You can perform this step **after** *or before* creating the first ML model. Sometimes, it is best to start with ALL of the features to create a **baseline model**. Later, when optimizing and tweaking the model, you can perform feature selection to improve the model (hopefully).

# **Feature Scaling**

This is the process of scaling the features to a certain range. This is important since it can help us improve the performance of our model. This is because some ML models are sensitive to the scale of the features. For example, the `LinearRegression` model is sensitive to the scale of the features.
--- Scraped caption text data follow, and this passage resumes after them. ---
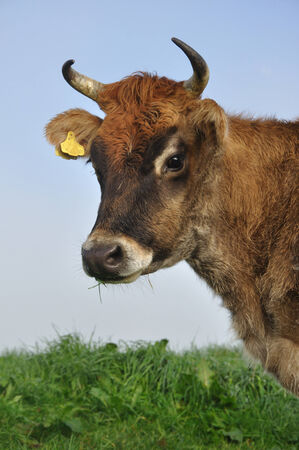 bovidae: Jersey cow on pasture in morning mist, West Coast, New Zealand Stock Photo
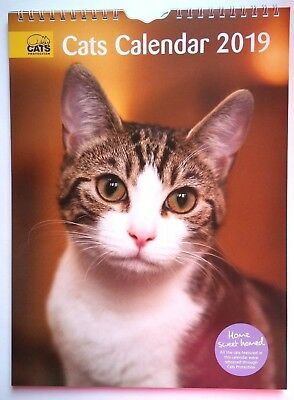 Official Cats Protection Cat Calendar 2019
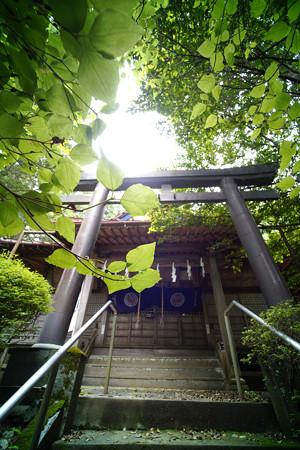 朝日稲荷神社 拝殿-1628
On the other hand, the `DecisionTreeRegressor` model is NOT sensitive to the scale of the features.

In [32]:
df = pd.read_csv('./nyc-taxi-trip-duration/train_clean_with_features.csv', parse_dates=['pickup_datetime'])
df.head()

Unnamed: 0,vendor_id,pickup_datetime,passenger_count,pickup_longitude,pickup_latitude,dropoff_longitude,dropoff_latitude,store_and_fwd_flag,trip_duration,Day of Week,Day of Month,Holiday,Time of Day,Distance (km)
0,2,2016-03-14 17:24:55,1,-73.982155,40.767937,-73.96463,40.765602,N,455,0,14,False,Evening,1.498521
1,1,2016-06-12 00:43:35,1,-73.980415,40.738564,-73.999481,40.731152,N,663,6,12,False,Early Morning,1.805507
2,2,2016-01-19 11:35:24,1,-73.979027,40.763939,-74.005333,40.710087,N,2124,1,19,False,Morning,6.385098
3,2,2016-04-06 19:32:31,1,-74.01004,40.719971,-74.012268,40.706718,N,429,2,6,False,Evening,1.485498
4,2,2016-03-26 13:30:55,1,-73.973053,40.793209,-73.972923,40.78252,N,435,5,26,False,Afternoon,1.188588


In [33]:
df.describe()

Unnamed: 0,vendor_id,passenger_count,pickup_longitude,pickup_latitude,dropoff_longitude,dropoff_latitude,trip_duration,Day of Week,Day of Month,Distance (km)
count,1458644.0,1458644.0,1458644.0,1458644.0,1458644.0,1458644.0,1458644.0,1458644.0,1458644.0,1458644.0
mean,1.53495,1.66453,-73.97349,40.75092,-73.97342,40.7518,959.4923,3.050375,15.50402,3.440864
std,0.4987772,1.314242,0.07090186,0.03288119,0.07064327,0.03589056,5237.432,1.954039,8.703135,4.296538
min,1.0,0.0,-121.9333,34.3597,-121.9333,32.18114,1.0,0.0,1.0,0.0
25%,1.0,1.0,-73.99187,40.73735,-73.99133,40.73588,397.0,1.0,8.0,1.231837
50%,2.0,1.0,-73.98174,40.7541,-73.97975,40.75452,662.0,3.0,15.0,2.093717
75%,2.0,2.0,-73.96733,40.76836,-73.96301,40.76981,1075.0,5.0,23.0,3.875337
max,2.0,9.0,-61.33553,51.88108,-61.33553,43.92103,3526282.0,6.0,31.0,1240.909


For the **numerical columns** above, you can *normalize* the scale **LATER** after creating the baseline model to check if such a step results to an improvement or not. Refer to the discussion on EDA.